Bruno Ventavoli, La Stampa 23/11/2007, 23 novembre 2007
BRUNO VENTAVOLI
MODENA
Le prime furono le mitiche Liebig. Oltre a ribadire che l’estratto di carne era «squisito e genuino» spiegavano i «trucchi del cinematografo» con una bella serie colorata nel 1912-1913. Poi fu un allegro diluvio. I miti dello schermo si trovavano benissimo nei pochi centimetri quadrati delle figurine. I rapporti tra i due mondi vengono ora raccontati in una divertente mostra al Museo della figurina di Modena (fino al 9 dicembre), «Cinema e star, quando lo schermo si fa figurina», da seguire non solo con l’occhio languido dell’amarcord ma anche, più in generale, come storia della comunicazione di massa.
Negli Anni trenta, il cinema fu tra i soggetti preferiti delle cigarette-cards, le figurine di cartone che servivano a rinforzare i pacchetti di sigarette. L’effetto pubblicitario era garantito sia per le star che per le fabbriche di tabacco. Anche perché il fumo, tutt’altro che demonizzato, contribuiva a creare l’aura maliarda dei personaggi sullo schermo. Nella vita normale, fumavano soprattutto i maschi. E così le figurine americane e inglesi ospitavano molte attrici, da Greta Garbo in abito trasparente a Jean Harlow in capelli color platino. Nel 1935 anche la Germania nazista dette un contributo al genere, con una meravigliosa storia del cinema a colori, che si poteva ricevere con i buoni delle sigarette Altona-Garenfeld. Album raffinati. Perfetti. Che ben rispecchiano la passione di Goebbels per le figurine, considerate strumento di propaganda.
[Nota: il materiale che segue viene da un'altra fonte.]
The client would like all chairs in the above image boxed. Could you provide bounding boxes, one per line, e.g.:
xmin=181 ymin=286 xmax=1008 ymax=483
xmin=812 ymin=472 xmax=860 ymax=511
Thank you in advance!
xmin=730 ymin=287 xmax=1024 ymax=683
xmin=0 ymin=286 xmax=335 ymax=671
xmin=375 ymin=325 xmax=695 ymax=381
Le aziende italiane, al pari delle straniere, utilizzano foto di personaggi del cinema da inserire come figurine nei prodotti per incrementarne la vendita. Ed è solo nel dopoguerra che la figurina diventa un prodotto editoriale autonomo, venduto in apposite bustine. Gli album sono una specie di fotoromanzo, di photo novel, della pellicola. Le attrici, dive carnose e sensuali, transitano nel frattempo per i calendarietti da barbiere, prodotti ibridi, a metà tra i santini e i libelli libertini. Con la scusa di tenere a mente i giorni dell’anno, in quegli anni di pruderie, si poteva conservare in saccoccia l’immagine di una Gina Lollobrigida scollata o di una Sophia Loren in calze nere.
Dagli Anni Settanta, l’attenzione degli editori si sposta, anche perché ci sono norme più rigide sui diritti d’autore, verso album legati a film di grande successo e produzioni tv. La figurina diventa un elemento fondamentale del merchandising. Arrivano raccolte celebri, come il «Sandokan» di Kabir Bedi, o il Fonzie di «Happy days». Fino alla saga di Guerre stellari, a Harry Potter, al Di Caprio di Titanic, al Riccardo Scamarcio di «Ho voglia di te». Gli sticker da collezionare sono funzionali al mito. Proprio come le pin up, servivano a rendere meno tragica la guerra di trincea.
La coloratissima mostra di Modena mette così in evidenza l’anima e le funzioni di queste piccole icone in un secolo di storia. Le figurine non sono solo la prima unità di misura per gli scambi, i commerci, le speculazioni della nostra infanzia, quando anche un Pizzaballa o una Brigitte Bardot potevano innescare bolle speculative all’oratorio perigliose quanto i subprime. Ma erano anche l’humus del divismo. Il sistema più personale, intimo, duraturo di «possedere» una star. Di rivederla fissata per l’eternità su un frammento di carta, ogni volta che si voleva. Quando ancora non esistevano né cassette né dvd, e i sogni, sullo schermo, volavano via, inafferrabili come il tempo.